Introduction/Background The lack of patient engagement and biopsy quality could both reduce the number of successful molecular tests performed after the diagnosis of ovarian cancer. DEMO is a multi-centre quality improvement study that aims to improve the uptake and success rates of tumoural and germline molecular testing in ovarian cancer.The two lead sites have vastly different patient demographics. One in 7 (15%) women diagnosed in Birmingham are non-Caucasian with high number of patients requiring interpreters for their consultations, whilst patients diagnosed in Cambridge are mostly Caucasian and fluent in English.

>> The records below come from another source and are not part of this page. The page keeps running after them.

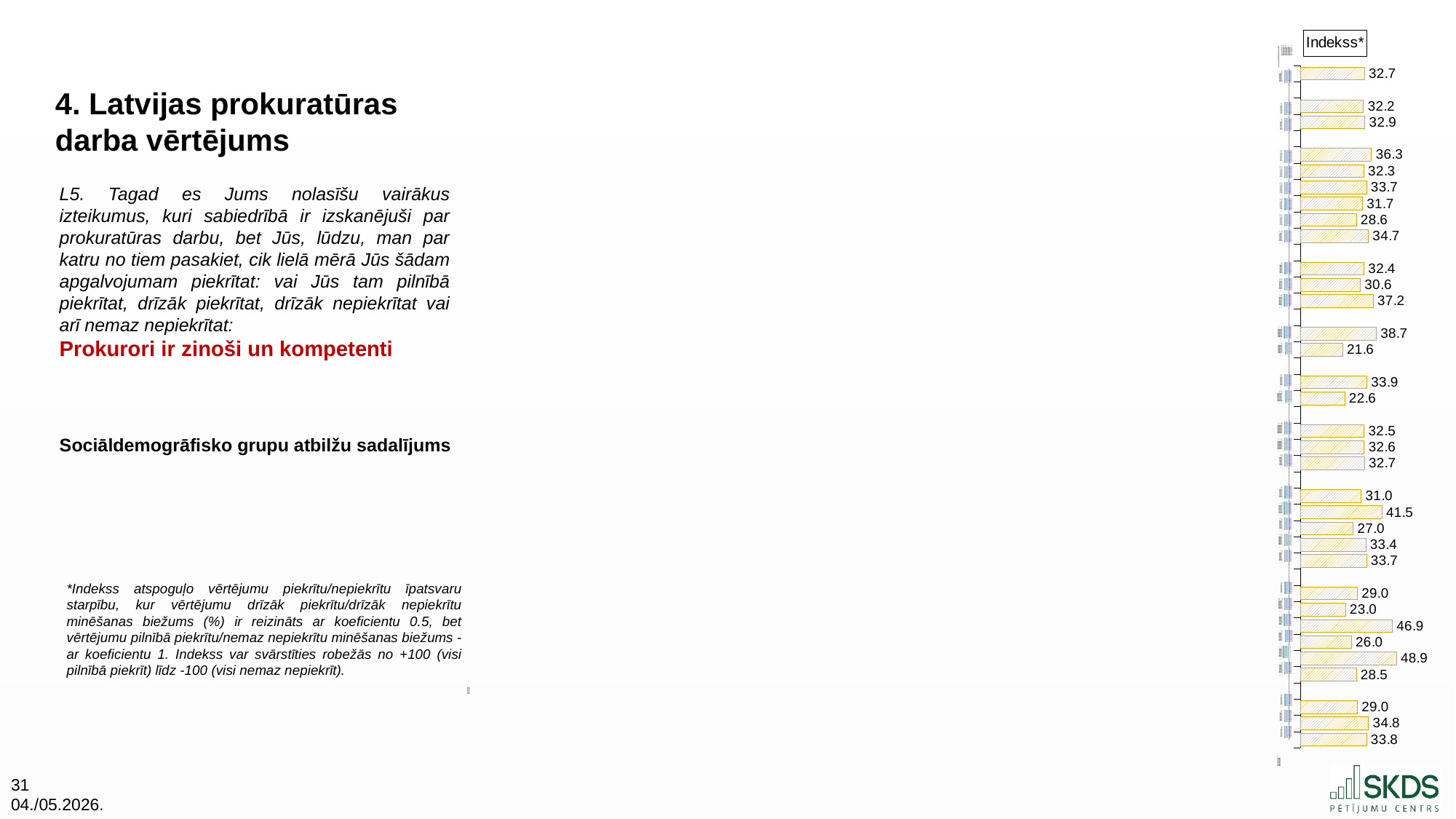
In the "Indekss*" chart, what is the value of the bottommost bar? 33.8 What is the title shown above the chart on the right of the slide? Indekss* In the "Indekss*" chart, what is the value of the topmost bar? 32.7 How many bars are plotted in the "Indekss*" chart? 33 In the "Indekss*" chart, which is larger: the topmost bar (32.7) or the bottommost bar (33.8)? the bottommost bar (33.8) In the "Indekss*" chart, what is the highest value shown by a data label? 48.9 In the "Indekss*" chart, what is the difference between the highest value (48.9) and the lowest value (21.6)? 27.3 In the "Indekss*" chart, what is the second-highest value shown by a data label? 46.9 In the "Indekss*" chart, what is the difference between the values 41.5 and 27.0 shown on adjacent bars? 14.5 In the "Indekss*" chart, what is the lowest value shown by a data label? 21.6 What kind of chart is the "Indekss*" chart on the right of the slide? bar chart In the "Indekss*" chart, which is larger: the bar labelled 38.7 or the bar labelled 21.6 directly below it? 38.7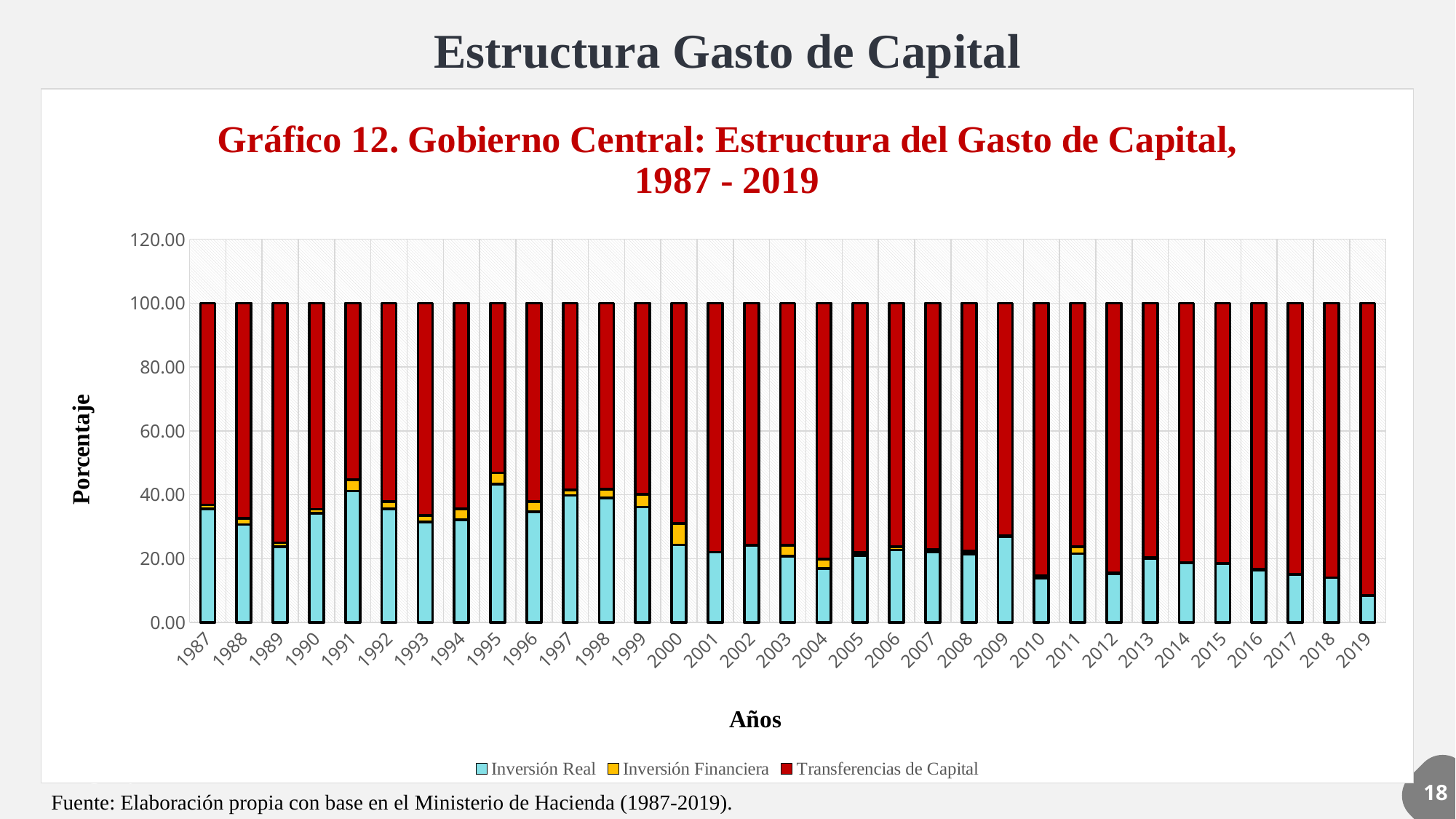
How many series does the legend list? 3 Is the value for Inversión Real in 2010 greater or less than 20.00? less How many years are shown on the x axis? 33 What is the label of the y axis? Porcentaje Is the value for Inversión Real in 2019 greater or less than 20.00? less Does the share of Inversión Real generally rise or fall from 1987 to 2019? fall Which is larger, Inversión Real in 1987 or Inversión Real in 2019? 1987 What is the total height of the stacked bar for 2005? 100.00 Is the value for Inversión Real in 1995 greater or less than 40.00? greater What kind of chart is shown on the slide? Stacked bar chart Which year has the largest Inversión Financiera segment? 2000 Which year has the lowest value for Inversión Real? 2019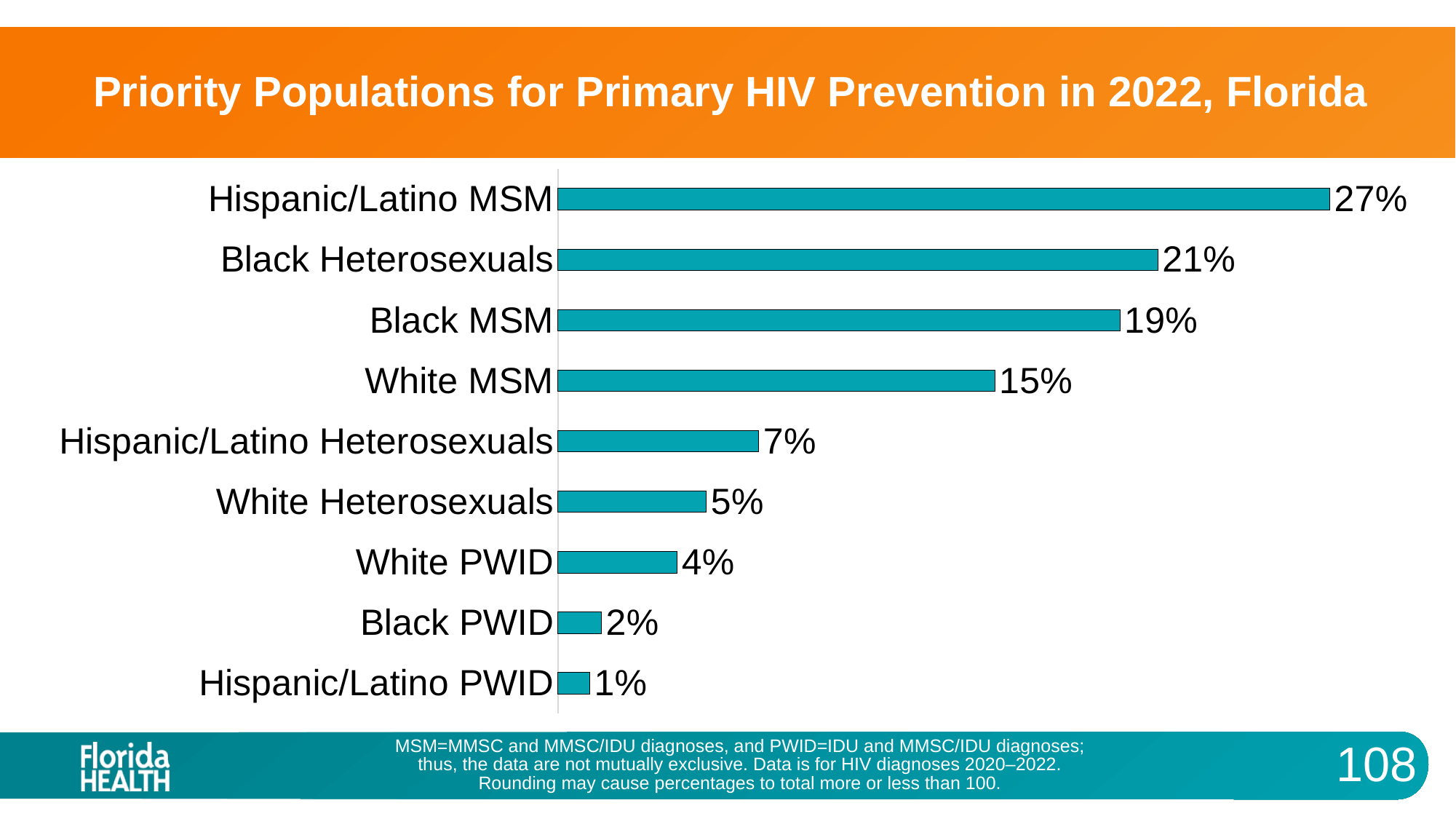
What is the value for White PWID? 4% How many categories are shown in the chart? 9 What is the title of the slide? Priority Populations for Primary HIV Prevention in 2022, Florida Which is larger, the value for Hispanic/Latino Heterosexuals or the value for White Heterosexuals? Hispanic/Latino Heterosexuals What colour are the bars in the chart? Teal Which category has the lowest value? Hispanic/Latino PWID What kind of chart is shown on the slide? Bar chart What is the difference between the values for Black MSM and White MSM? 4% What is the value for Black Heterosexuals? 21% Which category has the highest value? Hispanic/Latino MSM What is the value for Hispanic/Latino MSM? 27% What is the difference between the values for Hispanic/Latino MSM and Black Heterosexuals? 6%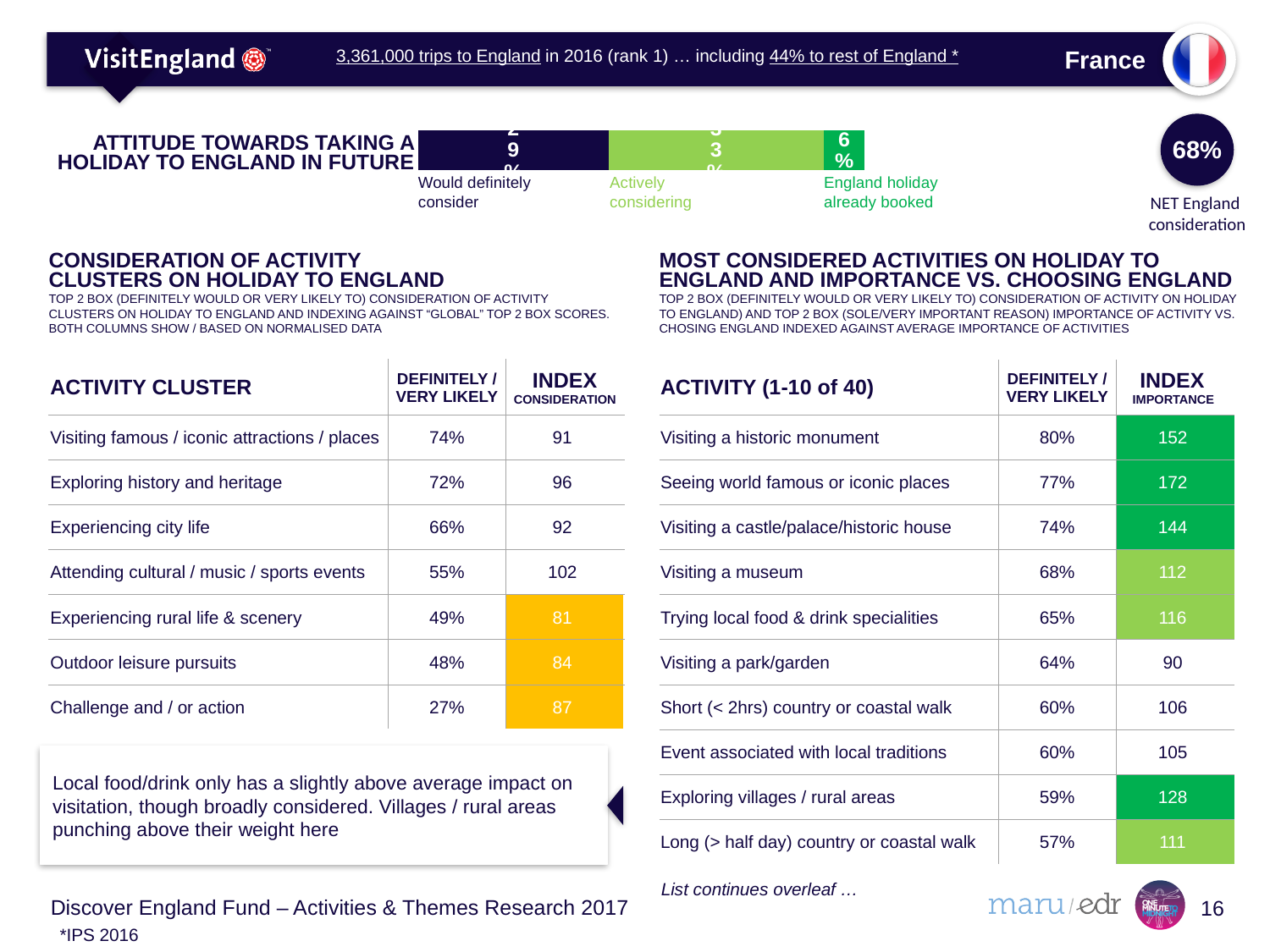
In the 'Attitude towards taking a holiday to England in future' chart, what is the value for 'Actively considering'? 33% How many segments (series) does the 'Attitude towards taking a holiday to England in future' bar chart show? 3 In the 'Attitude towards taking a holiday to England in future' chart, what is the value for 'England holiday already booked'? 6% In the 'Attitude towards taking a holiday to England in future' chart, what is the difference between 'Actively considering' and 'England holiday already booked'? 27 percentage points In the 'Attitude towards taking a holiday to England in future' chart, what is the value for 'Would definitely consider'? 29% In the 'Attitude towards taking a holiday to England in future' chart, which segment has the highest value? Actively considering What kind of chart is used for 'Attitude towards taking a holiday to England in future'? Stacked horizontal bar chart In the 'Attitude towards taking a holiday to England in future' chart, which segment has the lowest value? England holiday already booked What is the total of the three segments in the 'Attitude towards taking a holiday to England in future' stacked bar (the NET England consideration)? 68% In the 'Attitude towards taking a holiday to England in future' chart, what colour is the 'Would definitely consider' segment? Dark navy blue In the 'Attitude towards taking a holiday to England in future' chart, which is larger: 'Would definitely consider' or 'Actively considering'? Actively considering In the 'Attitude towards taking a holiday to England in future' chart, what colour is the 'Actively considering' segment? Green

Methodology The three components of DEMO include:

1) the establishment of a patient advisory group to co-produce a multimedia, multilingual patient information package to support informed decision making

2) the use of improvement methodology to analyse existing diagnostic pathways

3) the development of a multidisciplinary consensus guideline to improve the current biopsy pathways for molecular profiling.

Results Our initial retrospective audit (n=75; January-August 2021) demonstrated high tumoural (BRCA or Homologous Repair Deficiency) testing failure rates of 25% (3/12) and 35% (11/31) of samples from image-guided biopsies and post-chemotherapy resections, respectively. A prospective audit pathway has been agreed to inform future practice.In addition, the first patients advisory group discussion in June 2022 has provided a qualitative narrative on patients’ perceptions on molecular testing and explore how patients would like such complex information conveyed to support patient information package development.

Abstract 2022-RA-1058-ESGO Figure 1

Conclusion Supporting informed decision making for all and establish auditable biopsy pathways are crucial for the implementation of molecular profiling to improve ovarian cancer care.